Dazu zählen Schlafstörungen, aber auch das ständige Kreisen um dieselben Gedanken. Dann tritt oft auch das ein, was der Arzt aus Houston ebenfalls berichtet – nämlich eine gewisse Resignation.
"Um einem Burnout vorzubeugen, sollten wir uns zwei Fragen stellen: Freue ich mich auf meinen Tag? Und wieviel Sinn gibt meine Arbeit meinem Leben?"
Damit wir gar nicht erst in einen solchen Zustand kommen, rät Manuela Jacob-Niedballa, sich selbst zu fragen, wieviel Freude und Sinn unsere Arbeit uns gibt. Denn je nachdem kann diese Motivation uns helfen über die Ausnahmesituationen hinwegzukommen.
Dringend gebraucht: Belohnungen und positives Feedback
Dabei hilft uns nicht nur die eigene Motivation, sondern vor allem auch positives Feedback und Belohnungen. Manuela Jacob-Niedballa empfiehlt in schwierigen Situationen wie der Pandemie: Sich bewusst 20 Minuten am Tag Zeit nehmen, um etwas Positives zu erleben.
Das kann ein schönes Abendessen sein oder eine Videokonferenz mit Freunden. Wichtig dabei ist, sich dabei auch positive und lustige Dinge zu erzählen. Denn Nähe, Glück und Zusammengehörigkeitsgefühl tut auch unserem Körper gut. Der schüttet dabei das Hormon Oxytocin aus, das wiederum stresslindernd wirkt.

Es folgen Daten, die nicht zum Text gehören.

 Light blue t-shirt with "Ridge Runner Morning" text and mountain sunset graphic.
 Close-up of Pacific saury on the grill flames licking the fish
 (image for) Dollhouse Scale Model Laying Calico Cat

"Das Geheimnis ist wie so oft: Bewegung und Natur! Selbst nur der Anblick von Natur steigert unsere Kreativität um 20 Prozent."

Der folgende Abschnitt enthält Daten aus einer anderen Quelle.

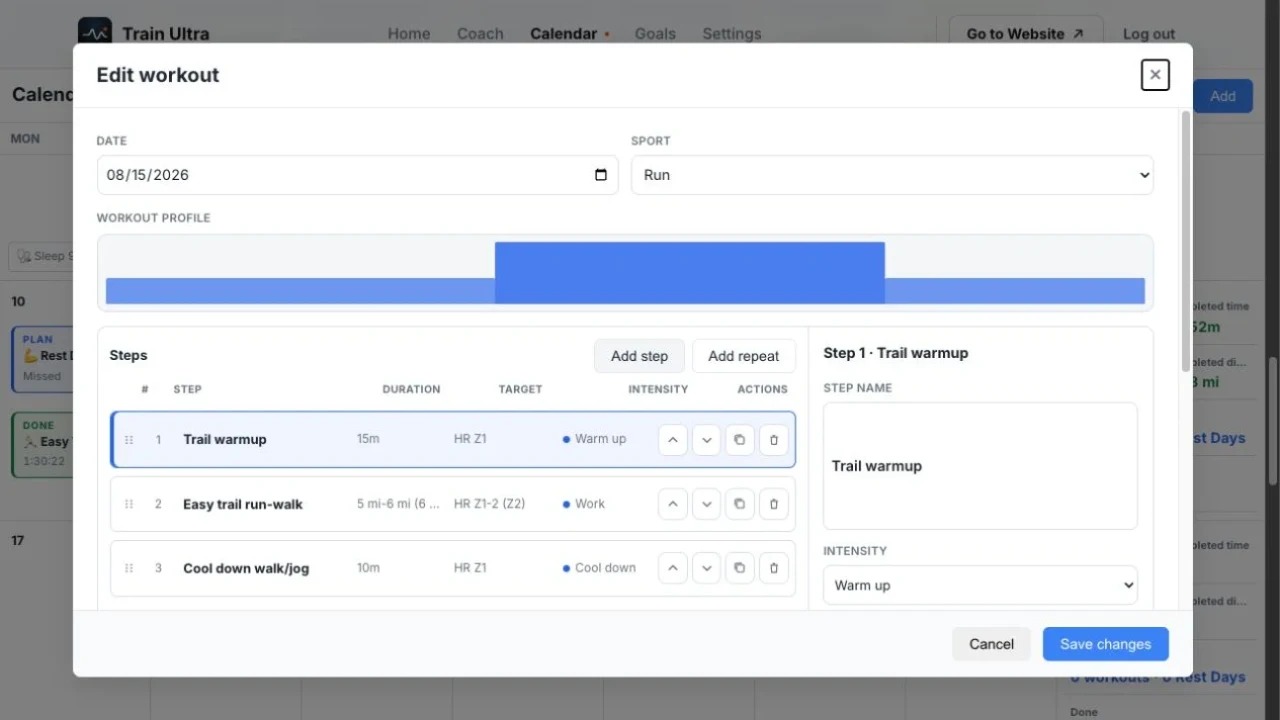 Train Ultra Workout Builder editing a three-step trail run with a continuous profile, compact step list, and step inspector.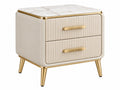 Comodino 50 x 40 x 55 cm in tessuto beige con piano effetto marmo e due cassetti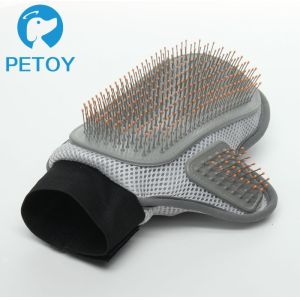 China PVC Pet Grooming Glove Brush Mesh Cloth Dog Shower Glove wholesale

Pausen sind für den Körper wichtig. Deshalb ist nach vielen Tagen der Arbeit, Urlaub dringend notwendig. Manuela Jacob-Niedballa rät außerdem zu viel Bewegung, denn auch das baut Stresshormone ab. Also, selbst wenn es draußen kalt ist: Dick einpacken und sich 20 Minuten die Beine vertreten.
Denn der Anblick von Natur macht uns auch wieder kreativer. Neue Ideen können uns nur dann kommen, wenn wir auch mal eine Pause vom Stress haben.